» **THE TASK**
In the article below about Titan, translate this sentence into Spanish: "However, measurements of the upper atmosphere by NASA’s Cassini spacecraft find a molar fraction of 0.004."

» **EXERCISE TEXT**

• • • •

Saturday, July 3, 2010

Something strange is happening on Titan

New findings on Saturn’s hydrocarbon-shrouded moon Titan reveal anomalies that although are likely explained by chemical processes, still leave the room open for the possibility of life.

Titan, with fellow moon Tethys in the background. Image: NASA/JPL/SSI.

If correct then the two findings – a depletion of hydrogen and the apparent absence of acetylene at the surface– point to some surprising activity on Titan, which is the ringed planet’s largest moon and is covered in lakes of liquid methane. Molecular hydrogen is the third most common molecular species in Titan’s atmosphere, and in 1980 and 1981 the Voyager spacecraft measured its molar fraction to be 0.001 in the lower atmosphere (a mole is the mass of a substance with the same number of particles as 12 grams of carbon-12, and the molar fraction is the ratio of the number of moles of one substance compared to other substances). However, measurements of the upper atmosphere by NASA’s Cassini spacecraft find a molar fraction of 0.004. The fact that the molar fraction is four times higher in the upper atmosphere, 1,000 kilometre high, is odd because hydrogen is the lightest of all elements and therefore easily escapes into space.

• • • •

(Collected data)
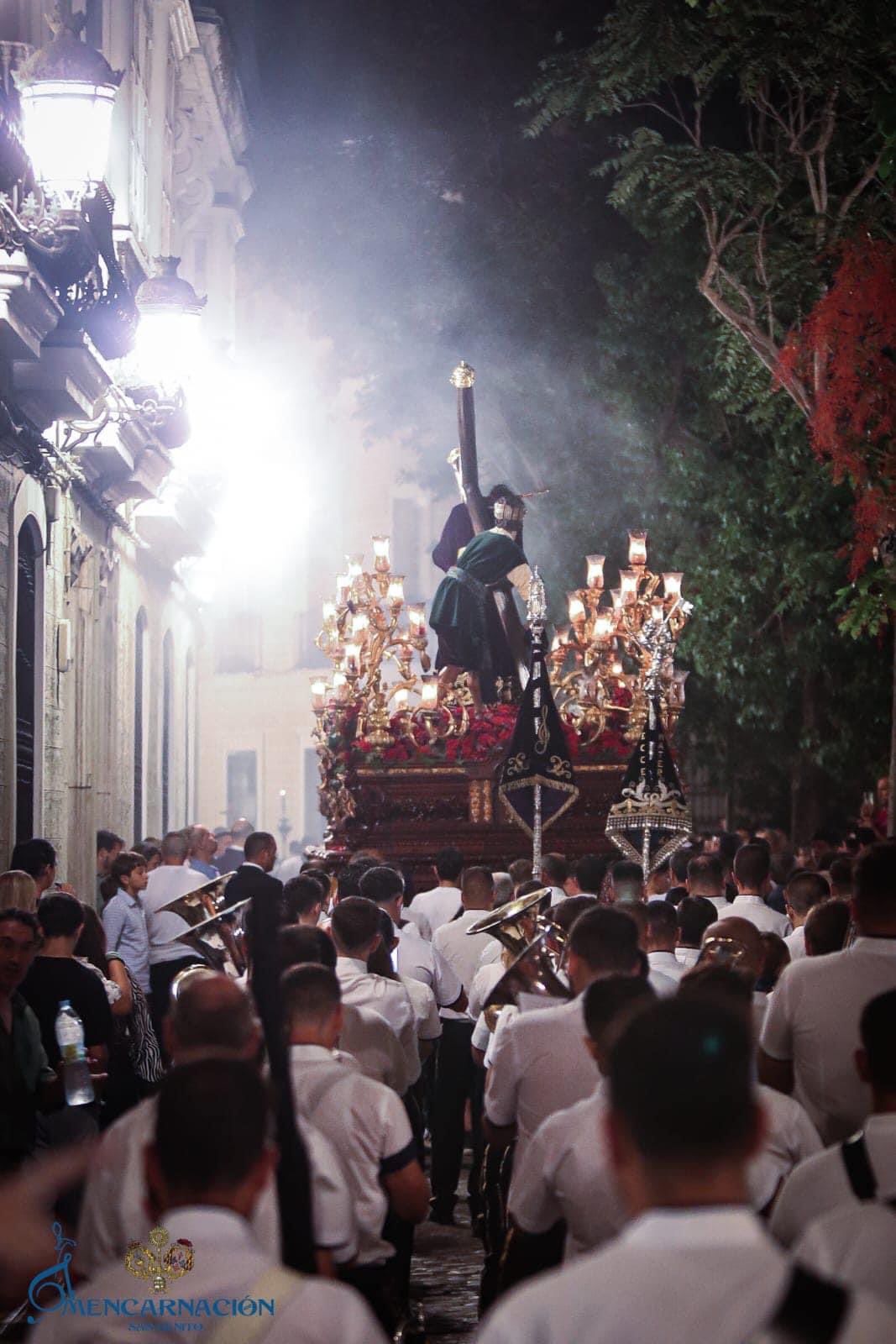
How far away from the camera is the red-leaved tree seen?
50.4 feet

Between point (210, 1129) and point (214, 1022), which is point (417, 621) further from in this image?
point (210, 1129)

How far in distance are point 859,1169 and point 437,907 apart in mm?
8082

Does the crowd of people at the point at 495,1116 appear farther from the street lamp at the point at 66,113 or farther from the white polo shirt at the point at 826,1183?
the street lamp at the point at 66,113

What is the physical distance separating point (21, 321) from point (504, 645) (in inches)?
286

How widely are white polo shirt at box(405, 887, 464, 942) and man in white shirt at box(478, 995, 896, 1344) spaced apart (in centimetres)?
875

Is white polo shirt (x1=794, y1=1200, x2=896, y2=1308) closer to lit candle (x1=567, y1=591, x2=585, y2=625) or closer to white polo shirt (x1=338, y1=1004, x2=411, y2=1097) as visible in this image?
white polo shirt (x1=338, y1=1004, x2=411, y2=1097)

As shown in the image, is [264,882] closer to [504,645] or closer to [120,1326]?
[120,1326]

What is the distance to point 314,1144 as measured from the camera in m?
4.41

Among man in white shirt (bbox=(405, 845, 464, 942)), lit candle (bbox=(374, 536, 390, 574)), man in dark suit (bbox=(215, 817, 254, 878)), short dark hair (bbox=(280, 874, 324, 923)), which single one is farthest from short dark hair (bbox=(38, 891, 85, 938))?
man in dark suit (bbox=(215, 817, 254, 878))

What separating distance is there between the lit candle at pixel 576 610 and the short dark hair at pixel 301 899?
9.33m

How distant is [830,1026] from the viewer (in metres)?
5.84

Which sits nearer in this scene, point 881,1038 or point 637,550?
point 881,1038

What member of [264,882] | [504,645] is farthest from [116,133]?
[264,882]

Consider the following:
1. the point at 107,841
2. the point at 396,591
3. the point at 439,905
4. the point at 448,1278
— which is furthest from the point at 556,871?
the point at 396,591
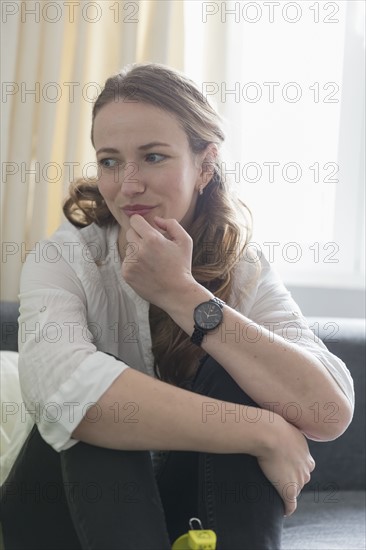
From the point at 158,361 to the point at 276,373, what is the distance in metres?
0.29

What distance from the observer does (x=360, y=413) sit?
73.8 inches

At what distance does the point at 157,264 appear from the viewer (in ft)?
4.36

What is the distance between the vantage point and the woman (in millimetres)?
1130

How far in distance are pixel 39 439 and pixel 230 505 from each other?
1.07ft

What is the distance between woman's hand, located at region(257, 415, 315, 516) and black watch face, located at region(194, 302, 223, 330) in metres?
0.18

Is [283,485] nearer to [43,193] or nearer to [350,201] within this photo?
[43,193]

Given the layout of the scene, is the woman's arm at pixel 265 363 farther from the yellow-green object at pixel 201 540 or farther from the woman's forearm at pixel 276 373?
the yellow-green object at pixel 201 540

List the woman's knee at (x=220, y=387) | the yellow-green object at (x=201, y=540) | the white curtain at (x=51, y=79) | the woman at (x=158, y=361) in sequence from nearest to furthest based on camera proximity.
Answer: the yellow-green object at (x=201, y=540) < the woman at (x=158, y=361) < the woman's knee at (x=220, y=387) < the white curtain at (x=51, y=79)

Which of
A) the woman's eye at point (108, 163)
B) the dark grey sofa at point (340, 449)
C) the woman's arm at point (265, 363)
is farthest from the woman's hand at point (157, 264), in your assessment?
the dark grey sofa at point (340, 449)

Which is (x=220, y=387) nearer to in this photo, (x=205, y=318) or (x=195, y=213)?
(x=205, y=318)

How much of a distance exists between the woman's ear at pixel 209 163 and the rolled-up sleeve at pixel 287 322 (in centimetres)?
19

• • • •

» **RESPONSE FOR THIS EXERCISE**
Sin embargo, las mediciones de la atmósfera superior realizadas por la nave espacial Cassini de la NASA encuentran una fracción molar de 0,004.